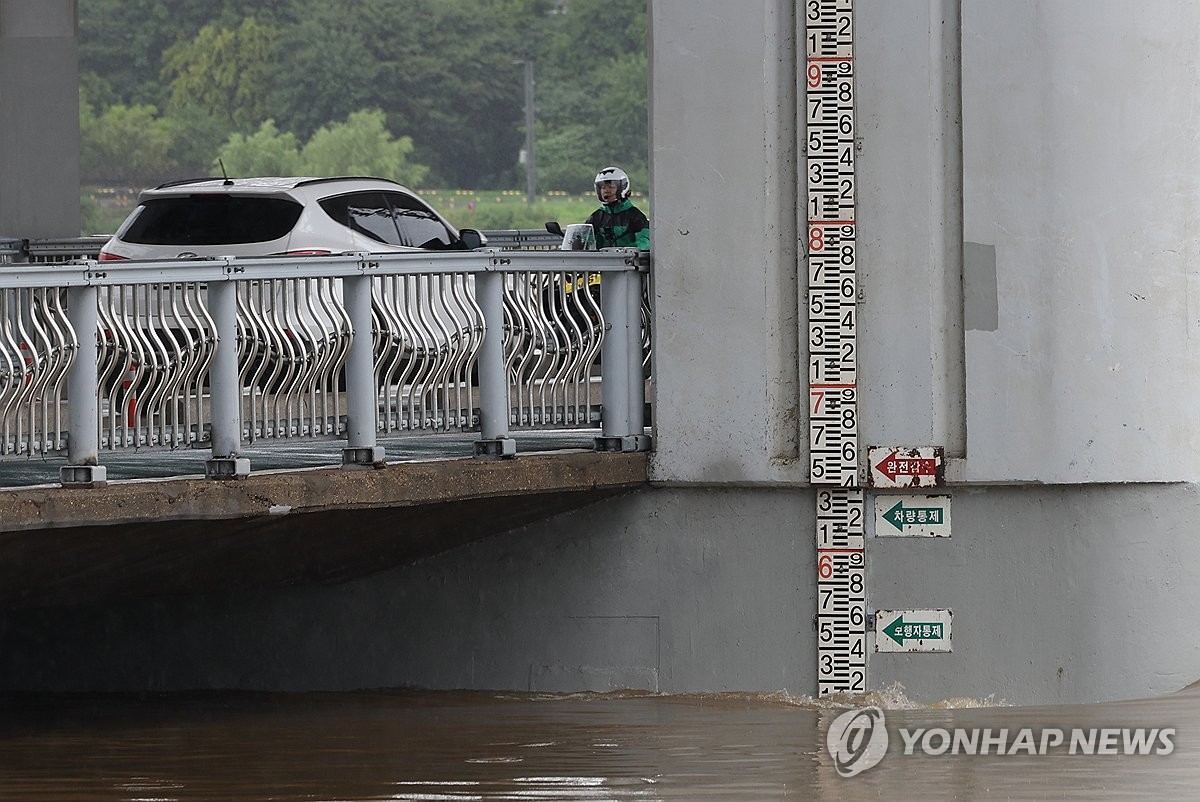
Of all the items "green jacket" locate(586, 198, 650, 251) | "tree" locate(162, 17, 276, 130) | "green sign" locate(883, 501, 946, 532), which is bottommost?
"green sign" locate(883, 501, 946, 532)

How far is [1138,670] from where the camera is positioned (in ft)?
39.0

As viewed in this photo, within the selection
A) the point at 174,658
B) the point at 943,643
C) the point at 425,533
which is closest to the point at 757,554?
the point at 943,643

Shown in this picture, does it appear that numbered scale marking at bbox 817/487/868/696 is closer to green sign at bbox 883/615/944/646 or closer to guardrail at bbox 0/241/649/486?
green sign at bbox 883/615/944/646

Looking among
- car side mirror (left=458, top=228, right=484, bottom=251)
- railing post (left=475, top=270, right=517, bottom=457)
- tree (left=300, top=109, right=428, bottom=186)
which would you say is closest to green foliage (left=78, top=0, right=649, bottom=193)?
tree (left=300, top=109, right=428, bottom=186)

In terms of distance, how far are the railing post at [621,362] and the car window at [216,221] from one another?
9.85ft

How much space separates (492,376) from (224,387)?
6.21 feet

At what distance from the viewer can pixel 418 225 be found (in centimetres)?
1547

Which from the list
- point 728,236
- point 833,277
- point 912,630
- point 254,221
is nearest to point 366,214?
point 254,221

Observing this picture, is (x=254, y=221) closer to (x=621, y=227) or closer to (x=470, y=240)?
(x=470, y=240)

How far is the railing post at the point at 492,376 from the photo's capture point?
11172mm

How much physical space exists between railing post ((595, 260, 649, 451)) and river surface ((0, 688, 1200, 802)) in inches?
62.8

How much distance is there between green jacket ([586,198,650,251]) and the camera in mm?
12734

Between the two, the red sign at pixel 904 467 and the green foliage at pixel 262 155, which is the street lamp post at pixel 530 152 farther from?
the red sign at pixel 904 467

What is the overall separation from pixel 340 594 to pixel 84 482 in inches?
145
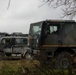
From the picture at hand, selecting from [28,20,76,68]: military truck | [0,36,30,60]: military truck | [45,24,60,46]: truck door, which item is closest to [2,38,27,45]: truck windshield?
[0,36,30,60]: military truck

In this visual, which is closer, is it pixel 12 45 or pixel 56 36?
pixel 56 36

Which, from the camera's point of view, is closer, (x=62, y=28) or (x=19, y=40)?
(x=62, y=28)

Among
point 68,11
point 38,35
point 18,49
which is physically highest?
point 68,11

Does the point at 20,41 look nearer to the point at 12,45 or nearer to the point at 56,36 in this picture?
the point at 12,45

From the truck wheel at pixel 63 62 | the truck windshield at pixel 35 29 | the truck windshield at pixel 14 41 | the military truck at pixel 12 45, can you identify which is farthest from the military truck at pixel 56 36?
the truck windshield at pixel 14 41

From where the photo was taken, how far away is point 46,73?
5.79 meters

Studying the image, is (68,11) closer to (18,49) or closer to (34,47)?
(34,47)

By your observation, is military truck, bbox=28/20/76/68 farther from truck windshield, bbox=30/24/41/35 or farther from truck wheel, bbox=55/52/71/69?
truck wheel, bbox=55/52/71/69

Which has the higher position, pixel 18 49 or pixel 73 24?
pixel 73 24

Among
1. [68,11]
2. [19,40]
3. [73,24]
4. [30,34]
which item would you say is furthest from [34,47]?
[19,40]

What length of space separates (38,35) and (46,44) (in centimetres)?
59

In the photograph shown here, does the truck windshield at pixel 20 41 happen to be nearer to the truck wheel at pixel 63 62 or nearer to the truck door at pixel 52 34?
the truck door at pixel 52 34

------------------------------------

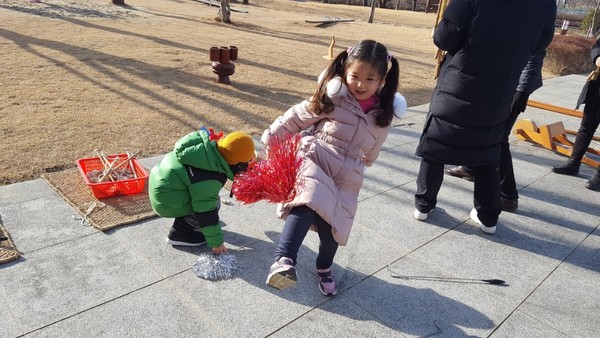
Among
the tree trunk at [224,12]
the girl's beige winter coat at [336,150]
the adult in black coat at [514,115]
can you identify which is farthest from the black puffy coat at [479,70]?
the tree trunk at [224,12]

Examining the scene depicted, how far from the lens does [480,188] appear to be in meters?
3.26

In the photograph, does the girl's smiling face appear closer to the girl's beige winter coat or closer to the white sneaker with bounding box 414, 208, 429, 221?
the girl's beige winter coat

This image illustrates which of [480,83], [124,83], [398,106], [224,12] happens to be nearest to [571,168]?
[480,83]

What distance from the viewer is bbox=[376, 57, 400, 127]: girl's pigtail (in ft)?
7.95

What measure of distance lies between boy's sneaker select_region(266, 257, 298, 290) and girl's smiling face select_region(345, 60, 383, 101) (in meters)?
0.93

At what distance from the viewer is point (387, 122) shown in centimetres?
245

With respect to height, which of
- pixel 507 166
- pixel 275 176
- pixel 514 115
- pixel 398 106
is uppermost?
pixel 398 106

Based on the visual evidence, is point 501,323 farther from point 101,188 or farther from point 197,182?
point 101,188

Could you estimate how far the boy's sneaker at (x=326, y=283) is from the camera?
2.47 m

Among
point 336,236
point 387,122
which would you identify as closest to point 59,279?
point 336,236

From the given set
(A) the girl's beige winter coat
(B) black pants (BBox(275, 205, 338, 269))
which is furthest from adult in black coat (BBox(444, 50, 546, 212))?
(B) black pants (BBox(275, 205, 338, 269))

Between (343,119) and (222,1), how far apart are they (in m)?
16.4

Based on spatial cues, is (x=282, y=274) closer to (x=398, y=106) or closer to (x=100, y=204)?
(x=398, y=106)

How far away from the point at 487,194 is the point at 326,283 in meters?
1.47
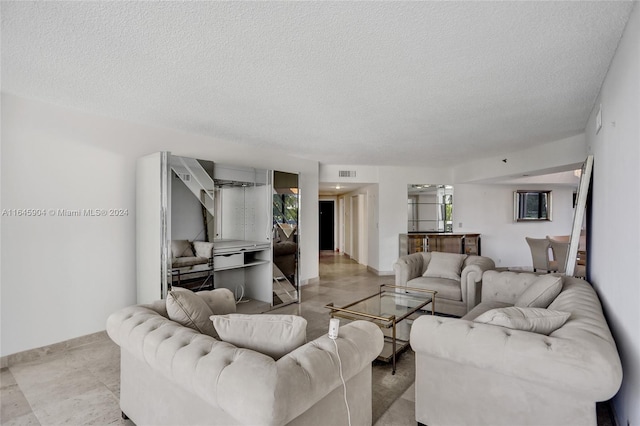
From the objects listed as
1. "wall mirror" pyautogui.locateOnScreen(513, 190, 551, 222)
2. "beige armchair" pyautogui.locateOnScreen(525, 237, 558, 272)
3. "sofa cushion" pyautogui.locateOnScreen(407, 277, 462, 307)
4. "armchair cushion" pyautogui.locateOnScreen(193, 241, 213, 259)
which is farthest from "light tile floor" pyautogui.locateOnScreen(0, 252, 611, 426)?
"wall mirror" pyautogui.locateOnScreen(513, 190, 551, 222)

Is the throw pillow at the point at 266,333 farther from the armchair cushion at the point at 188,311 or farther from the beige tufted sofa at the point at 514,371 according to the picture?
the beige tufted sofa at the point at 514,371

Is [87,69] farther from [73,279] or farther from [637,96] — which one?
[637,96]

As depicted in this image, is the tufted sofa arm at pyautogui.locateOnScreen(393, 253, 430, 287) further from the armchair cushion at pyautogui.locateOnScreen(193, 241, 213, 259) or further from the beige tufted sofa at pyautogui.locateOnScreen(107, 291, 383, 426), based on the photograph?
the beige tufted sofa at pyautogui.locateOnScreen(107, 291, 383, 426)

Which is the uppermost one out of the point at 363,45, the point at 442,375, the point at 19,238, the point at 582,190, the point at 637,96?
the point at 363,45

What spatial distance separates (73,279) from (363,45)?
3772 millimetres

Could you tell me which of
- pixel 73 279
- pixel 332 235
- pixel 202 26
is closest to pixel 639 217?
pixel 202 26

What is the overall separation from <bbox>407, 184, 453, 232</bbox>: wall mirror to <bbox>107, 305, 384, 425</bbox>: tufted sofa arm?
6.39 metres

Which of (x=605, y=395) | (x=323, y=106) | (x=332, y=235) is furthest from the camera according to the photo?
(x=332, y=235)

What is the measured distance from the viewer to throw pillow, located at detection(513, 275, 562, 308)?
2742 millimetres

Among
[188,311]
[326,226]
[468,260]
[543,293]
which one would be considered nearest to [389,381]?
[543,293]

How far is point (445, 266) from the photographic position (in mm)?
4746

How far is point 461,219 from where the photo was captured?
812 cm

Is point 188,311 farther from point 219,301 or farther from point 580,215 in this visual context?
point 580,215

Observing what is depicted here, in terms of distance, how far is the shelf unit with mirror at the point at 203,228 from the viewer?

------------------------------------

Locate each line in the data above that contains the word "terms", and copy all of those lines.

In terms of distance, how far are the railing post at [621,362] and the car window at [216,221] from one another?
Observing what is depicted here, in terms of distance, how far is the shelf unit with mirror at the point at 203,228 from the viewer?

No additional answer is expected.